Each retailer trading area offered by Nielsen/IRI also has a “remaining market”. The remaining market represents that retailer’s competition in that geographic region. This remaining market is important for benchmarking.
To create the remaining market for a retailer, IRI and Nielsen include all competitive stores physically located within the boundaries of that retailer’s trading area. Nielsen calls the retailer’s competitive market the ROM (short for “Rest of Market”). IRI calls it the CRMA (short for “Competitive Retailer Market Area”). The ROM/CRMA gives you a single comparison point for each retailer, a weighted average of all the competitors.
Also see glossary post on Trading Area.
Lindsay Domaas says
Does the REM in Nielsen only include Food Channels? Or does it include Food, Drug, Mass, etc?
Sally Martin says
Some food retailers do have Rem xAOC available (Albertson’s Safeway for example). It depends how the individual retailer defines their competitive set. It will have Rem xAOC in the market name if it’s includes something other than Food. If it just says Rem it’s just Food.
FM Muñoz says
Sally – my understanding is that CRMA and REM do not represent exactly the same concept. As I understand it (from reading this amazing site!), CRMA is inclusive of the related RMA where as Nielsen’s REM does not include the related TA. Do you know why IRI and Nielsen don’t take the same approach to trading areas? I liked your article on the benefits of REM/ROM vs CRMA – but I can’t stand the thought of having to manually calculate REM/ROM in IRI for all my retailer analysis. Would love your thoughts on how to efficiently approach this type of analysis – or do I just have to access that ROM/REM needs to be manually calculated outside of IRI? FM
Sally Martin says
Yes, your understanding is correct. We’re not sure why Nielsen/IRI do this differently. Maybe it was on purpose, to be deliberately different. Or maybe it happened by chance and then stayed that way due to precedent and not wanting to deal with changing historical data.
Robin and I agree that the Nielsen ROM/REM is generally a better comparison, especially if the retailer is a relatively big player in the specific market (which means they drive more of the CRMA results in the IRI data). Robin works more frequently with IRI data than I do so I checked with her and she says that, when time allows, she does manually create the ROM for volume and price measures and shows CRMA with an asterisk for ACV-based measures.

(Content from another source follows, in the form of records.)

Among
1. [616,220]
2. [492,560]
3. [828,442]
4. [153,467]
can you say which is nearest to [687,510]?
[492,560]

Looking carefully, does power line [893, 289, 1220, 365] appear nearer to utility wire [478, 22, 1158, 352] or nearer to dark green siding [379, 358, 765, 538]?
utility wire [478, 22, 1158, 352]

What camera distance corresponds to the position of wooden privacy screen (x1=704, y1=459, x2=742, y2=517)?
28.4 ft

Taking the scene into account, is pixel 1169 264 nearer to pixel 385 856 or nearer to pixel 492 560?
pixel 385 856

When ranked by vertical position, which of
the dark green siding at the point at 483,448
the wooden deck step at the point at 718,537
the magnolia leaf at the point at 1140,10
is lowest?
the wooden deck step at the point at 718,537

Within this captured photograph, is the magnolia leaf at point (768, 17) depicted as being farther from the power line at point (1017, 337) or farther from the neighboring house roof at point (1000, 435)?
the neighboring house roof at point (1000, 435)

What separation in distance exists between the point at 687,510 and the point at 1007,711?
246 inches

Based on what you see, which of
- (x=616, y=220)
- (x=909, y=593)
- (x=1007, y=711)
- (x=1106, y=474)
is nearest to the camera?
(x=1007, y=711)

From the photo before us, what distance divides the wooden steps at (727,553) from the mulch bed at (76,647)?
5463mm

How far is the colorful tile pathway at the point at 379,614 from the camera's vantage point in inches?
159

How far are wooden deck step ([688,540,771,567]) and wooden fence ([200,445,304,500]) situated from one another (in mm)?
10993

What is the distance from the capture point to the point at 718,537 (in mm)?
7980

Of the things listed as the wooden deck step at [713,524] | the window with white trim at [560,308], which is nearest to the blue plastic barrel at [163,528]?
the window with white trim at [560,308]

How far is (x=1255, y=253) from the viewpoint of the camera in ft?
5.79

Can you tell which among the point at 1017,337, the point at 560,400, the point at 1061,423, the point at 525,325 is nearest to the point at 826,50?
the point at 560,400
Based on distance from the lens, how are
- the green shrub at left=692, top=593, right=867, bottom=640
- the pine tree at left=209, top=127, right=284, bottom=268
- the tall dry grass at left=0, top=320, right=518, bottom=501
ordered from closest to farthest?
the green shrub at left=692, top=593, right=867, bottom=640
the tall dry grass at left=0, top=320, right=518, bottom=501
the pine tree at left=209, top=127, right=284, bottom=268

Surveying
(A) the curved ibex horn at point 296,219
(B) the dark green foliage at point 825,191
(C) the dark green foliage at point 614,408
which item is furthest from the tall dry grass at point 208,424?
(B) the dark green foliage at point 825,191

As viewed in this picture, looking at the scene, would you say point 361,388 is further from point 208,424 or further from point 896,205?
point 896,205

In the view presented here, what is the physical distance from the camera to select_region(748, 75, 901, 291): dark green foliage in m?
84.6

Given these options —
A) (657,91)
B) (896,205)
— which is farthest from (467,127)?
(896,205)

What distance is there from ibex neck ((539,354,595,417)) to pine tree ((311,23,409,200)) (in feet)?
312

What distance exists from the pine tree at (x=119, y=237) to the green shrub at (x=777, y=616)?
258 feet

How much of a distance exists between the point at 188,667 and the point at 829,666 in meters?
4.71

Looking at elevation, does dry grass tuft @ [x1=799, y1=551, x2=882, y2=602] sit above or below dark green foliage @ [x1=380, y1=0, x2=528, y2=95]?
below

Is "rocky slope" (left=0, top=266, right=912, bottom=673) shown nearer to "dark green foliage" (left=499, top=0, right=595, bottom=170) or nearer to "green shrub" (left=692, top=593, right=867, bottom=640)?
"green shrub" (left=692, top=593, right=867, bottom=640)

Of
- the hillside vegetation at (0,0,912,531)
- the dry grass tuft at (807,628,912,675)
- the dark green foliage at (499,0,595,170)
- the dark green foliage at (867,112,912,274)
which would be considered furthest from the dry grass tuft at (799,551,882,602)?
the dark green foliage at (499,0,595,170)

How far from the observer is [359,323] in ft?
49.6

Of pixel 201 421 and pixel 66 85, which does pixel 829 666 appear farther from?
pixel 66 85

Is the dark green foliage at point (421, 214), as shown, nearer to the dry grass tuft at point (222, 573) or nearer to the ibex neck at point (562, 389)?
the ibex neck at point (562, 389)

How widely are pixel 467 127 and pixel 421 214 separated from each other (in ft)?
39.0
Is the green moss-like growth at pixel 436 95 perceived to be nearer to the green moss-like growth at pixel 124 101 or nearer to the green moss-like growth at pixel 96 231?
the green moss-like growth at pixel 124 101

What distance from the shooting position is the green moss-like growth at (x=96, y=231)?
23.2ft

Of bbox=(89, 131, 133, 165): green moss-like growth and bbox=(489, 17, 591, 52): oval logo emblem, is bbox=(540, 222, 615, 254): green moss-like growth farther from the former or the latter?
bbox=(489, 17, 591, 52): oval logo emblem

Maybe there is a way to create a custom market within the IRI software to make this process easier?
Dan Sittenauer says
Sally,
Having worked for years in IRi data, I am now analyzing a customer’s Nielsen IQ (NIQ) data. Your data tip sheet has been a super help. I am a bit confused by 2 terms that aren’t listed: RM Food (ex: ALBSCO Jewel Div RM Food) and RM xAOC (ex: ALBSCO Jewel Div RM xAOC). Would that be “Remaining Market Food/Grocery” and “Remaining Market eXtended All Outlet Combined”?
Robin Simon says
You’re right – RM stands for Remaining Market, one is for Food/Grocery channel only and the other is for xAOC. (So RM Food is a subset of RM xAOC.)
Dan Sittenauer says
Thank you so much! So would TA + RM = roughly the equivalent of CRMA (in IRi)? I ask as our promotions not only affect the retailer that it’s in, but also the surrounding retailers.
Robin Simon says
Yes!
Len says
Sally, in Nielsen why doesn’t Walmart Total + Walmart ROM equal xAOC? What would be included in xAOC that’s not included in Walmart ROM (besides Walmart)?
Robin Simon says
Great question! One would assume that if Walmart has stores across the entire US, then WM Total + WM ROM would equal Total US xAOC. How far apart are those 2 things in what you’re looking at (the sum vs. TUS xAOC)? My guess is the difference is small and that a difference exists because only the counties in which Walmart has stores are counted in the Walmart and Walmart ROM geographies. So counties where Walmart does not have stores would be in TUS xAOC but not in WM + WM ROM. Hope that helps!